>>>

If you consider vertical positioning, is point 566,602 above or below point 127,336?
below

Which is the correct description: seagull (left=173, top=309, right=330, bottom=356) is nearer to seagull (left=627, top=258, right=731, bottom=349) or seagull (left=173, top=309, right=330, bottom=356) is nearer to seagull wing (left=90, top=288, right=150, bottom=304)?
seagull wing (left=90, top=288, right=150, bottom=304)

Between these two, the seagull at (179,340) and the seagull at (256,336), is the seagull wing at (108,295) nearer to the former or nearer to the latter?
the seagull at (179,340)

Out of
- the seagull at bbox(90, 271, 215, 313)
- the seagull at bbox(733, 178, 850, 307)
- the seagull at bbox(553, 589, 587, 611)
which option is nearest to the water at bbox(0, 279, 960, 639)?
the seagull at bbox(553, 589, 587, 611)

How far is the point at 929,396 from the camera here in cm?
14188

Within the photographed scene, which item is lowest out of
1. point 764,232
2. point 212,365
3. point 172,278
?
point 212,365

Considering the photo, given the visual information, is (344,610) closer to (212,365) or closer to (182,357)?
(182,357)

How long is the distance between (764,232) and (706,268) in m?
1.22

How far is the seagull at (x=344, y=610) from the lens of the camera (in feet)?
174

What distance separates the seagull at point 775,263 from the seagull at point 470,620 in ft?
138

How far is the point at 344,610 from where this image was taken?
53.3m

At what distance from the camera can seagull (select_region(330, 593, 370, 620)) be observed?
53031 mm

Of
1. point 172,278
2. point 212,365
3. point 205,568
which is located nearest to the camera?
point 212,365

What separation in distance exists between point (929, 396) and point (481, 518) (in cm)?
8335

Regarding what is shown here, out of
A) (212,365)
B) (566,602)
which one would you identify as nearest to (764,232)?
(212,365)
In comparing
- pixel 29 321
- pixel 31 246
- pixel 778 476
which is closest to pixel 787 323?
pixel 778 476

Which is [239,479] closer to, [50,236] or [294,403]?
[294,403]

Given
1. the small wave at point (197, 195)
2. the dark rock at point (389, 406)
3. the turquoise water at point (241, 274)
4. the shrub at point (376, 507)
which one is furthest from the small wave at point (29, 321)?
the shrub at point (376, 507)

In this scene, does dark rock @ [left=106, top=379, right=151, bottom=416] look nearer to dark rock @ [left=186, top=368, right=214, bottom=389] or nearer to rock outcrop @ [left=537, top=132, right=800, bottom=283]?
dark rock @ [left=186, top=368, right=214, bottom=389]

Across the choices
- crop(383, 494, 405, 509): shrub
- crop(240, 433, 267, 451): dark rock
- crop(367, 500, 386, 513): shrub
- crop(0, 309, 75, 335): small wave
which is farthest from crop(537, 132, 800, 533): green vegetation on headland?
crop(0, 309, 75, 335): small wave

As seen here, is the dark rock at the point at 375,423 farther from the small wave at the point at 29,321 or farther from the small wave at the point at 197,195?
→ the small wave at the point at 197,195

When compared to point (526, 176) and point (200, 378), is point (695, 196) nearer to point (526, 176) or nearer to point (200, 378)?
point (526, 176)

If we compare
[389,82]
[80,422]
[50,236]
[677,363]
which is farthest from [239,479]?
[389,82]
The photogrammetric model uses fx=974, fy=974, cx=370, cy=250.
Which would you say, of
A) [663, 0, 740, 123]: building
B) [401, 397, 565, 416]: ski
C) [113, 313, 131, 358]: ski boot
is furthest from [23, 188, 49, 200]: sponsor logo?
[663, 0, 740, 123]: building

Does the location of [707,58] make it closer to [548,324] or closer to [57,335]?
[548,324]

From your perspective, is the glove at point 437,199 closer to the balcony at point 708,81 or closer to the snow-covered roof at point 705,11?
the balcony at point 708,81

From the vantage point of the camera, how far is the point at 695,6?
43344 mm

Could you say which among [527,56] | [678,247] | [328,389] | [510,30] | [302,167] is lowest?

<<<

[Written instruction]
Retype all the material above precisely, with no line left out.

[Output for this task]
If you consider vertical positioning, is point 566,602 above or below point 127,336?
below

Which is the correct description: seagull (left=173, top=309, right=330, bottom=356) is nearer to seagull (left=627, top=258, right=731, bottom=349) or seagull (left=173, top=309, right=330, bottom=356) is nearer to seagull wing (left=90, top=288, right=150, bottom=304)?
seagull wing (left=90, top=288, right=150, bottom=304)

Between these two, the seagull at (179,340) and the seagull at (256,336), is the seagull wing at (108,295) nearer to the former or nearer to the latter?
the seagull at (179,340)

Out of
- the seagull at bbox(90, 271, 215, 313)
- the seagull at bbox(733, 178, 850, 307)
- the seagull at bbox(553, 589, 587, 611)
which option is nearest to the water at bbox(0, 279, 960, 639)?
the seagull at bbox(553, 589, 587, 611)

How far is the point at 929,396 from the camera here in cm?
14188

Within the photographed scene, which item is lowest out of
1. point 764,232
2. point 212,365
3. point 172,278
?
point 212,365

Considering the photo, given the visual information, is (344,610) closer to (212,365) or closer to (182,357)?
(182,357)

How long is the distance between (764,232) and (706,268) in m?
1.22

How far is the seagull at (x=344, y=610) from the lens of the camera (in feet)?
174

What distance separates the seagull at point 775,263 from the seagull at point 470,620 in ft?
138

How far is the point at 344,610 from where this image was taken?
53.3m

At what distance from the camera can seagull (select_region(330, 593, 370, 620)) be observed?
53031 mm

Of
1. point 172,278
2. point 212,365
3. point 205,568
which is located nearest to the camera?
point 212,365

What separation in distance exists between point (929, 396) and point (481, 518) (in cm)?
8335

Regarding what is shown here, out of
A) (212,365)
B) (566,602)
which one would you identify as nearest to (764,232)?
(212,365)
In comparing
- pixel 29 321
- pixel 31 246
- pixel 778 476
which is closest to pixel 787 323?
pixel 778 476

Which is [239,479] closer to, [50,236] or [294,403]?
[294,403]

Given
1. the small wave at point (197, 195)
2. the dark rock at point (389, 406)
3. the turquoise water at point (241, 274)
4. the shrub at point (376, 507)
which one is furthest from the small wave at point (29, 321)?
the shrub at point (376, 507)

In this scene, does dark rock @ [left=106, top=379, right=151, bottom=416] look nearer to dark rock @ [left=186, top=368, right=214, bottom=389] or nearer to rock outcrop @ [left=537, top=132, right=800, bottom=283]?
dark rock @ [left=186, top=368, right=214, bottom=389]

Across the choices
- crop(383, 494, 405, 509): shrub
- crop(240, 433, 267, 451): dark rock
- crop(367, 500, 386, 513): shrub
- crop(0, 309, 75, 335): small wave
which is farthest from crop(537, 132, 800, 533): green vegetation on headland?
crop(0, 309, 75, 335): small wave

As seen here, is the dark rock at the point at 375,423 farther from the small wave at the point at 29,321 or farther from the small wave at the point at 197,195?
→ the small wave at the point at 197,195

When compared to point (526, 176) and point (200, 378), is point (695, 196) nearer to point (526, 176) or nearer to point (200, 378)?
point (526, 176)

If we compare
[389,82]
[80,422]
[50,236]
[677,363]
which is farthest from [239,479]?
[389,82]
The photogrammetric model uses fx=974, fy=974, cx=370, cy=250.
Which would you say, of
A) [663, 0, 740, 123]: building
B) [401, 397, 565, 416]: ski
C) [113, 313, 131, 358]: ski boot
is furthest from [23, 188, 49, 200]: sponsor logo?
[663, 0, 740, 123]: building

Does the location of [707,58] make it closer to [548,324] or closer to [57,335]?
[548,324]

From your perspective, is the glove at point 437,199 closer to the balcony at point 708,81 or closer to the snow-covered roof at point 705,11?
the balcony at point 708,81

From the vantage point of the camera, how far is the point at 695,6?
43344 mm

Could you say which among [527,56] | [678,247] | [328,389] | [510,30] | [302,167] is lowest?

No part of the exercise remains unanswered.